>> start Excerpt provided

Section 17.03. Emergency Generator.
(a) Tenant, at its sole cost and expense and subject to the terms of this Lease, shall have the right to install, operate and maintain an emergency generator and related equipment (collectively, the “Generator”) at a precise location as shown on Exhibit H attached hereto and made a part hereof. Tenant shall install, operate and maintain the emergency generator in accordance with all federal, state and local laws and regulations and with any protective covenants. Tenant shall be solely responsible for obtaining any necessary permits and licenses required to install, operate and maintain the emergency generator and shall provide copies thereof to Landlord. Prior to installation of the Generator, Tenant shall provide Landlord with a certificate of insurance on behalf of the installer reasonably satisfactory to Landlord. Tenant, at Tenant’s sole cost and expense, shall install screening around the Generator, the size, location, design and manner of which shall be subject to the written approval of Landlord. Tenant shall at all times keep the Generator and the surrounding area in a clean and orderly condition.
(b) Tenant, at its sole cost and expense, shall be responsible for removing the Generator and the screening surrounding the Generator and for restoring the Building and/or Common Areas affected by the Generator and screening to their original condition after such removal, normal wear and tear excluded. Tenant agrees, within thirty (30) days after written notice from Landlord, to remove the Generator and screening surrounding same in the event any governmental entity or applicable law or regulation requires removal thereof or Tenant fails to materially comply with the terms stated herein. Such removal shall be in accordance with all of the terms and conditions set forth herein. If Tenant fails to remove the Generator and screening surrounding same from the Building or Common Areas upon expiration or earlier termination of the Lease, or after expiration of the thirty (30) day notice period provided above, the Generator and screening surrounding same shall be deemed abandoned by Tenant and shall become the property of Landlord, or Landlord may remove the same at Tenant’s expense.

>> end Excerpt provided
>> start Data supplied

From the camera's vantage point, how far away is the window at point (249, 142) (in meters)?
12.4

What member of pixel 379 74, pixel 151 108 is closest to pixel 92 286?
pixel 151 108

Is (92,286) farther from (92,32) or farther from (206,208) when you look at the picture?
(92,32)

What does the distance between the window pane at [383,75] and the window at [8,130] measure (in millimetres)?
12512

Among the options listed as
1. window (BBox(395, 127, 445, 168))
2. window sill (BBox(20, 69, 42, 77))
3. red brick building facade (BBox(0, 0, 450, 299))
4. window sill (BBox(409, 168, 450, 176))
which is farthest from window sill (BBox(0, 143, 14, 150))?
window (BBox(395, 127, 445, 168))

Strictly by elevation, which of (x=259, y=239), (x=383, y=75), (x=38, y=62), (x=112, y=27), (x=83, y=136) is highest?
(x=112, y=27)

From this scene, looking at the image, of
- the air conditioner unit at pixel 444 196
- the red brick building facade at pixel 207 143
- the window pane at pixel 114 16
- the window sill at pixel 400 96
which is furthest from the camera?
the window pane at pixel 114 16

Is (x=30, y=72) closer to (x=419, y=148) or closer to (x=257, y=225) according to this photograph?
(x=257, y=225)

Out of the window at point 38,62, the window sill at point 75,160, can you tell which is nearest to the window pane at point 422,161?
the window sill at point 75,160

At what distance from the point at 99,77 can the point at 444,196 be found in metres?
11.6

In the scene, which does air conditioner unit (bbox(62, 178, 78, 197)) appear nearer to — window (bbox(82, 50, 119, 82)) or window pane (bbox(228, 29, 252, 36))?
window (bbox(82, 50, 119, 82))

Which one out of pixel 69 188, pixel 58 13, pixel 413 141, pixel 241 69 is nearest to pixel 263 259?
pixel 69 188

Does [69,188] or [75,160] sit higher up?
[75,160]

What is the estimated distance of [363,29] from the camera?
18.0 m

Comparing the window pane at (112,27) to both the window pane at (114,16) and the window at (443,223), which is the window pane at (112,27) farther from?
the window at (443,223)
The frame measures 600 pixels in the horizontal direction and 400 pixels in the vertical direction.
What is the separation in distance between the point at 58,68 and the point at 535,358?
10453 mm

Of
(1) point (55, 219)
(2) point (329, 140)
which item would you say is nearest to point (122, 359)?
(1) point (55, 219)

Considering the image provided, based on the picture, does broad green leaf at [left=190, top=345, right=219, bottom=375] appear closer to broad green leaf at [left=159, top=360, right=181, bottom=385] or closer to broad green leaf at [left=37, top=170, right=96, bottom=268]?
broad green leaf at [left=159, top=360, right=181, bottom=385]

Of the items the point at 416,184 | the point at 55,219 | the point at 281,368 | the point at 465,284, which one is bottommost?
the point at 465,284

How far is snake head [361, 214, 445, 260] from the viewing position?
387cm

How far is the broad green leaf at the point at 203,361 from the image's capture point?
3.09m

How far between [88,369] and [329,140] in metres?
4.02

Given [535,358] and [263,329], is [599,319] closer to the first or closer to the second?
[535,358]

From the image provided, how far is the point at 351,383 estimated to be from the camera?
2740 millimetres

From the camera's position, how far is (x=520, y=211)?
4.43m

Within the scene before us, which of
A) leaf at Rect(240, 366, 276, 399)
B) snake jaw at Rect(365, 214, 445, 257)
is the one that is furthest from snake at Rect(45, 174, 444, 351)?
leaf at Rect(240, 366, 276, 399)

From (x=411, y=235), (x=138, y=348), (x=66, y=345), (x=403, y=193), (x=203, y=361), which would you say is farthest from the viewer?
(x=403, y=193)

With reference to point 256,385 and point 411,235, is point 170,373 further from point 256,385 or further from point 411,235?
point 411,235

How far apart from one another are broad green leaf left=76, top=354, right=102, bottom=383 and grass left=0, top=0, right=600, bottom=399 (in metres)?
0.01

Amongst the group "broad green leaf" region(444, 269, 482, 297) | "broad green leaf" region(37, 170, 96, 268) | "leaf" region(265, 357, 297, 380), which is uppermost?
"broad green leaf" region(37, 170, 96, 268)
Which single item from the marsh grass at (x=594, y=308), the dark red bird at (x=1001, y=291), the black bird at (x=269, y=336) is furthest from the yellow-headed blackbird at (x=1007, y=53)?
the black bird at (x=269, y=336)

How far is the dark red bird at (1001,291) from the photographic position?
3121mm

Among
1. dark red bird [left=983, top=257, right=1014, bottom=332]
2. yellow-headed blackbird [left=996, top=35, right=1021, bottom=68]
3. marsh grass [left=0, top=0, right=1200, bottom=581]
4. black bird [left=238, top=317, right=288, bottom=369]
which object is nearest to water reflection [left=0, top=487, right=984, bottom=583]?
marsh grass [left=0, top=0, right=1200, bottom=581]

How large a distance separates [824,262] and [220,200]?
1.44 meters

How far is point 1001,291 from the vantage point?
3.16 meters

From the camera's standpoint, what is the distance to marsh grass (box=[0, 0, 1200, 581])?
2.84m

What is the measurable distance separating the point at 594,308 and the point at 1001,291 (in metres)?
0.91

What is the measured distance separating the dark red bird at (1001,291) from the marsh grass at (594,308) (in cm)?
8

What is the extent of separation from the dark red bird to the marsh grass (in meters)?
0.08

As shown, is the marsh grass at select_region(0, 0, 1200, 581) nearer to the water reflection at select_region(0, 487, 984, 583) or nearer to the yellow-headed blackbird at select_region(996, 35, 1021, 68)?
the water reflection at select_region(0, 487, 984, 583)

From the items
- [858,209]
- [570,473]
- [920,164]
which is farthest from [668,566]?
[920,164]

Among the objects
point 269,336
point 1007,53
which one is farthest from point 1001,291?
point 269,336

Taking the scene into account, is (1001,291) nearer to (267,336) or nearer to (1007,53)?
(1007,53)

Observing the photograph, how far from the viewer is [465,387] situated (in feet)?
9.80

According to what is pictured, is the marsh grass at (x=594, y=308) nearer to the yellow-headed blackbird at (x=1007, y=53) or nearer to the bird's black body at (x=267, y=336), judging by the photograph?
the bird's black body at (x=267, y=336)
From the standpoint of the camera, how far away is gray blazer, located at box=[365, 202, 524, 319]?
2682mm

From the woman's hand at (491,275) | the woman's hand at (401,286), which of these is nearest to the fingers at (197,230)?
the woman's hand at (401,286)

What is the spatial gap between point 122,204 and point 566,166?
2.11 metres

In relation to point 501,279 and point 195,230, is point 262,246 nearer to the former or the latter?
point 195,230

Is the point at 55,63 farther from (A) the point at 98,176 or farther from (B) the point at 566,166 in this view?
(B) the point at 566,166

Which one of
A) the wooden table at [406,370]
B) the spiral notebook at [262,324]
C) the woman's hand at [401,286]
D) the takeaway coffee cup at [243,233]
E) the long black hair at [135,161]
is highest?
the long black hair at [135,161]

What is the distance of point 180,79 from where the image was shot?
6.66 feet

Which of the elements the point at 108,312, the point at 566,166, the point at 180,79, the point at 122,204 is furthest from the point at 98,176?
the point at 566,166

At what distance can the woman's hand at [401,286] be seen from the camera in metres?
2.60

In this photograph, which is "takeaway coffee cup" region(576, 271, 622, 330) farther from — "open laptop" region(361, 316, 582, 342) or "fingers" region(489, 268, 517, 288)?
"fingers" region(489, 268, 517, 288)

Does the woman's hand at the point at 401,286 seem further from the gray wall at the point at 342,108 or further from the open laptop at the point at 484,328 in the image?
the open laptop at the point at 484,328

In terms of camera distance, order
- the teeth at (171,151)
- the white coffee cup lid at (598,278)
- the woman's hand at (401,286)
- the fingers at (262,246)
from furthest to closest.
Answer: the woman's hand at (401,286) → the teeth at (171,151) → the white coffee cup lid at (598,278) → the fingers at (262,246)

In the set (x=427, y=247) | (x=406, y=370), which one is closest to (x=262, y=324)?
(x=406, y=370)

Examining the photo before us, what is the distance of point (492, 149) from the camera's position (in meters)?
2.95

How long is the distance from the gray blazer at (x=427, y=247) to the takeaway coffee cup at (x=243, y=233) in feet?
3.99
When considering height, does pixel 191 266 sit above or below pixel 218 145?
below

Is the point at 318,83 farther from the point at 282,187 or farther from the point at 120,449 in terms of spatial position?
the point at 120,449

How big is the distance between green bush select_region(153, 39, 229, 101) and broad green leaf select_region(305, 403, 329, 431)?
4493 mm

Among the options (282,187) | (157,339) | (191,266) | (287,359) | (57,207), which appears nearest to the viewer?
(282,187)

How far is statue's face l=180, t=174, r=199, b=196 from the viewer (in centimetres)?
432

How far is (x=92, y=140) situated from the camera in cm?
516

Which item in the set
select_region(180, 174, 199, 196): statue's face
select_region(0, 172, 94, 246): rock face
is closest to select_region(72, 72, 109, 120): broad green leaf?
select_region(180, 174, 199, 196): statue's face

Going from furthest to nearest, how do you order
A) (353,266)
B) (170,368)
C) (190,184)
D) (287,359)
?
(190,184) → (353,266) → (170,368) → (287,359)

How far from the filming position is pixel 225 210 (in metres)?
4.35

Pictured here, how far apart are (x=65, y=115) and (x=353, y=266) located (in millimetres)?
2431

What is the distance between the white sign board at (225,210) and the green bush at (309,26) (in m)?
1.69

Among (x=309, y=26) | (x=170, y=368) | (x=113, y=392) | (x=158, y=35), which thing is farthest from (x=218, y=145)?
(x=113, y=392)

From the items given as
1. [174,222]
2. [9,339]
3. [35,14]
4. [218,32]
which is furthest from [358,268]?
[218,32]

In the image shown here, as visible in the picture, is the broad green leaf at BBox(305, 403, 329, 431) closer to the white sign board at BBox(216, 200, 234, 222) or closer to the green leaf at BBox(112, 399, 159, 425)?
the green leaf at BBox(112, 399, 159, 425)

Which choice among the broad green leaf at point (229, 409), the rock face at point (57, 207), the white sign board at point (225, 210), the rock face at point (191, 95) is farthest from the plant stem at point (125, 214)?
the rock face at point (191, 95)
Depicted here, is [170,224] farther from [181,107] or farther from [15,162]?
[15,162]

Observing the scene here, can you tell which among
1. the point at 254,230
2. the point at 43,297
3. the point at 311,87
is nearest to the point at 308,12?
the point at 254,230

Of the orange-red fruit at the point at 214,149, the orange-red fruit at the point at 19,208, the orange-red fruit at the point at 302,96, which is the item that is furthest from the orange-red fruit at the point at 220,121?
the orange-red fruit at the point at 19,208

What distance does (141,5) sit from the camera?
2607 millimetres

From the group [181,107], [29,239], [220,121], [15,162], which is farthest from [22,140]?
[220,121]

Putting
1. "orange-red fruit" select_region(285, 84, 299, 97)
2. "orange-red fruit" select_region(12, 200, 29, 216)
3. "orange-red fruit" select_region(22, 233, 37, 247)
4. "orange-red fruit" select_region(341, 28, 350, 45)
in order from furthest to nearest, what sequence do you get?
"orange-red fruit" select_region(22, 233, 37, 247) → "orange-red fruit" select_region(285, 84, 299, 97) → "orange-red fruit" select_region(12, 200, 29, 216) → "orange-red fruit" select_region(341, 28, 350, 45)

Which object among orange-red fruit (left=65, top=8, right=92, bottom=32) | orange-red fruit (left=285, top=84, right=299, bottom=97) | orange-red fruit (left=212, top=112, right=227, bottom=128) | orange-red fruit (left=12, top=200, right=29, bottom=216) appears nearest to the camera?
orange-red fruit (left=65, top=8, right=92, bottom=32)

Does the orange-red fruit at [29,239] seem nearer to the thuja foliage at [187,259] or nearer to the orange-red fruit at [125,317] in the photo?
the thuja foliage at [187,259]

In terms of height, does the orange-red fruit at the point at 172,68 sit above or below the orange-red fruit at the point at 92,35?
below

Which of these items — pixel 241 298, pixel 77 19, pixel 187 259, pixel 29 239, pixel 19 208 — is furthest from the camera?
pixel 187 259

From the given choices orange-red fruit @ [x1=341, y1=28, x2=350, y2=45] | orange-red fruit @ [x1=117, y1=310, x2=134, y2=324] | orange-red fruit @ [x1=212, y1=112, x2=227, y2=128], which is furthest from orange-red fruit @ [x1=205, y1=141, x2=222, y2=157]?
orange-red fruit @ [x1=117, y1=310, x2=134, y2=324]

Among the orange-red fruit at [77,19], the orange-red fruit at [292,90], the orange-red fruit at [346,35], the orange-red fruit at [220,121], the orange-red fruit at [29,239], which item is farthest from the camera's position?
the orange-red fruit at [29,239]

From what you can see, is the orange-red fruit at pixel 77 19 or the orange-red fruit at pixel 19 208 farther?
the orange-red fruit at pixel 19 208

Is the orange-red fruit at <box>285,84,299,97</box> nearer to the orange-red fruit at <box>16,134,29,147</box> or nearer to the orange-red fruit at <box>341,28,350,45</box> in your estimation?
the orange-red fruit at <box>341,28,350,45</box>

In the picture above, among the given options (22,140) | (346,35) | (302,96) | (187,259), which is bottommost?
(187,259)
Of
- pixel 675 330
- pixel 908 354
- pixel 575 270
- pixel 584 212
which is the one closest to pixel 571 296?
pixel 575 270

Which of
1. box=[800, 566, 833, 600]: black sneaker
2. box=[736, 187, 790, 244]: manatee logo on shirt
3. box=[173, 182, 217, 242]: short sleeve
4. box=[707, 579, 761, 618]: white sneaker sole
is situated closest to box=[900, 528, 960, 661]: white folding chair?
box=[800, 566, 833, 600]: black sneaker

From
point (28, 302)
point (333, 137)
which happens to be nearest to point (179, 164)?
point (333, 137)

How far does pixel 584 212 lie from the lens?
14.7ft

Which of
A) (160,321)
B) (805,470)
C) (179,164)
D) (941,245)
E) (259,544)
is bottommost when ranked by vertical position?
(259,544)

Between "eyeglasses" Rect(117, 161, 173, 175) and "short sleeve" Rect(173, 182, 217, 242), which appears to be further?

>> end Data supplied

▶ **Written task**
Duplicate the full lease section on the emergency generator, word for word.

▶ **Task result**
Section 17.03. Emergency Generator.
(a) Tenant, at its sole cost and expense and subject to the terms of this Lease, shall have the right to install, operate and maintain an emergency generator and related equipment (collectively, the “Generator”) at a precise location as shown on Exhibit H attached hereto and made a part hereof. Tenant shall install, operate and maintain the emergency generator in accordance with all federal, state and local laws and regulations and with any protective covenants. Tenant shall be solely responsible for obtaining any necessary permits and licenses required to install, operate and maintain the emergency generator and shall provide copies thereof to Landlord. Prior to installation of the Generator, Tenant shall provide Landlord with a certificate of insurance on behalf of the installer reasonably satisfactory to Landlord. Tenant, at Tenant’s sole cost and expense, shall install screening around the Generator, the size, location, design and manner of which shall be subject to the written approval of Landlord. Tenant shall at all times keep the Generator and the surrounding area in a clean and orderly condition.
(b) Tenant, at its sole cost and expense, shall be responsible for removing the Generator and the screening surrounding the Generator and for restoring the Building and/or Common Areas affected by the Generator and screening to their original condition after such removal, normal wear and tear excluded. Tenant agrees, within thirty (30) days after written notice from Landlord, to remove the Generator and screening surrounding same in the event any governmental entity or applicable law or regulation requires removal thereof or Tenant fails to materially comply with the terms stated herein. Such removal shall be in accordance with all of the terms and conditions set forth herein. If Tenant fails to remove the Generator and screening surrounding same from the Building or Common Areas upon expiration or earlier termination of the Lease, or after expiration of the thirty (30) day notice period provided above, the Generator and screening surrounding same shall be deemed abandoned by Tenant and shall become the property of Landlord, or Landlord may remove the same at Tenant’s expense.